Pero los días extraordinarios, aquellos que quedaron grabados en la cinta de la memoria, quizás sean precisamente esos. Los que la niña experimentó sola, los que ella rescató del continuo de la rutina, esos en los que se pudo asomar a algo de otro orden. Un aluvión de mariposas multicolores, un bosque con ciruelos florecidos que la sorprendió camino a la escuela, o el propio jardín, cuando se abría a espaldas del ritmo de la casa, a la hora de la siesta. La escritora – en ese momento una adolescente—se sentaba con un cuaderno a garabatear sus primeros versos, un contacto aún misterioso y sin dudas fascinante con la poesía a la que le dedicaría su vida. Esas son las escenas que se recatan del pasado y que a la vez nunca se fueron, siguen estando presentes: “Sigo escribiendo desde ese jardín, cobijada en la casa materna, entre esos olores donde la intimidad ejerce su poderío. Escribo y es como si las plantas volvieran a crecer. Escribir quizás sea para mi reconstruir aquel rincón, aquella siesta.”
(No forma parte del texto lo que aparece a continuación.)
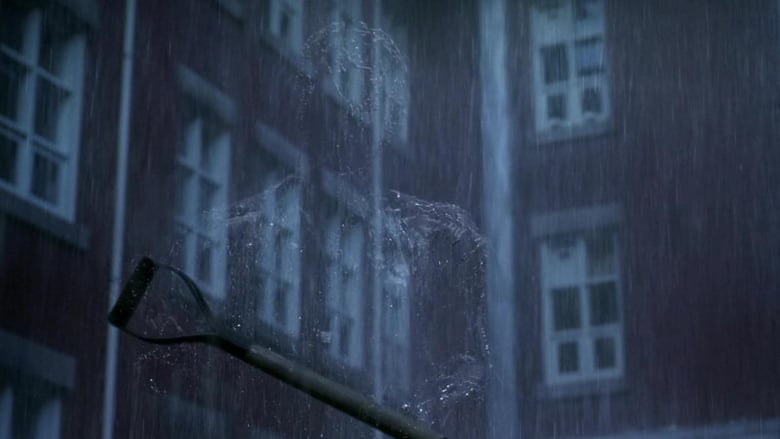 кадр из фильма Невидимка 2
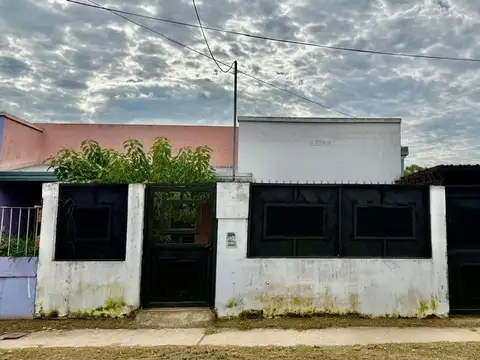 CASA 3 AMBIENTES EN VENTA B AEROCLUB GOYA CTES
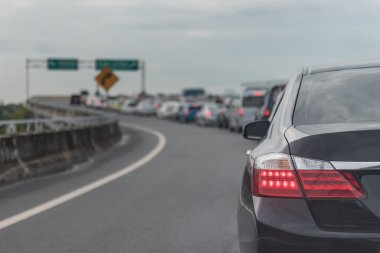 arabalar sıra ile hızlı yolda trafik sıkışıklığı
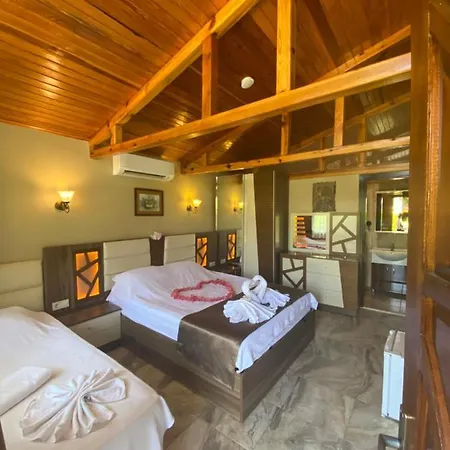 Mavi Yengec And Hotell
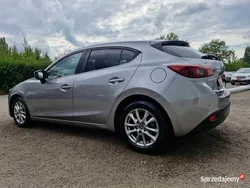 Srebrny Używany 2015 Mazda 3 Hatchback | 41 900 zł (Uczciwa cena)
Pero además de ese jardín donde se plantaban las raíces de su relación con la escritura, el libro despliega más brotes, se va por las ramas hacia otras historias familiares. La madre que llegó de Italia siendo una niña y se convirtió en una hacendosa costurera y dueña & señora de cada centímetro de la casa familiar; el padre mecánico que trabajaba en un taller donde “pasaban cosas”. El universo de cada uno combinado con el de la niña daba un resultado diferente. La madre le transmite el amor por las plantas – en la poesía de Genovese aparece la naturaleza moderada e inmoderada, a través de su vida como habitante del Tigre— y el padre le transfiere una alegría de otro tipo, más del mundo, y le da el empujón para que se convierta en una jovencísima y hábil conductora, aun cuando los autos no eran cosas “de nenas”.

La literatura va haciéndose lugar en esa casa, a partir de la llegada de los primeros diccionarios en manos de un vendedor puerta a puerta. Y esos libros posibilitan otros libros que encuentran su lugar literalmente, cuando a la joven Genovese se le ocurre pedirle a su madre que hagan precisamente una biblioteca. Pero el espacio que se va a necesitar es mayor. Tan grande que va a ocupar la propia vida. Es así que ella debe partir de esa casa, irse a estudiar a Capital, vivir en pensiones y después irse todavía más lejos, siempre llevándose consigo esos jardines, esa electricidad que vio moverse en los motores de su padre, en los arreglos que hacía su abuelo analfabeto. Una chispa que Genovese va a buscar luego en o entre las palabras.

El ejercicio de buscar en la primeras etapas de la vida, la semilla de la vida futura esconde una trampa: conocer cómo continuará. Un poco como aquellas Memorias de una joven formal de Simone de Beauvoir, aunque en este caso en vez del recorrido intelectual, se traza uno emocional, sensorial y familiar. Pero además, a esa senda retrospectiva Genovese le superpone otro relato. Uno que ocurre en presente y hacia delante, el lento deterioro de su madre, hasta su muerte. Todo el ejercicio de recordación se convierte en otra cosa. Un intento de acercar posiciones, ver que todo ese camino de huida de la casa familiar, donde no estaba aquello que ella buscaba, no fue un verdadero alejamiento. Que todo ese paisaje y esas personas estaban lejos, pero ahí, hablándole todavía.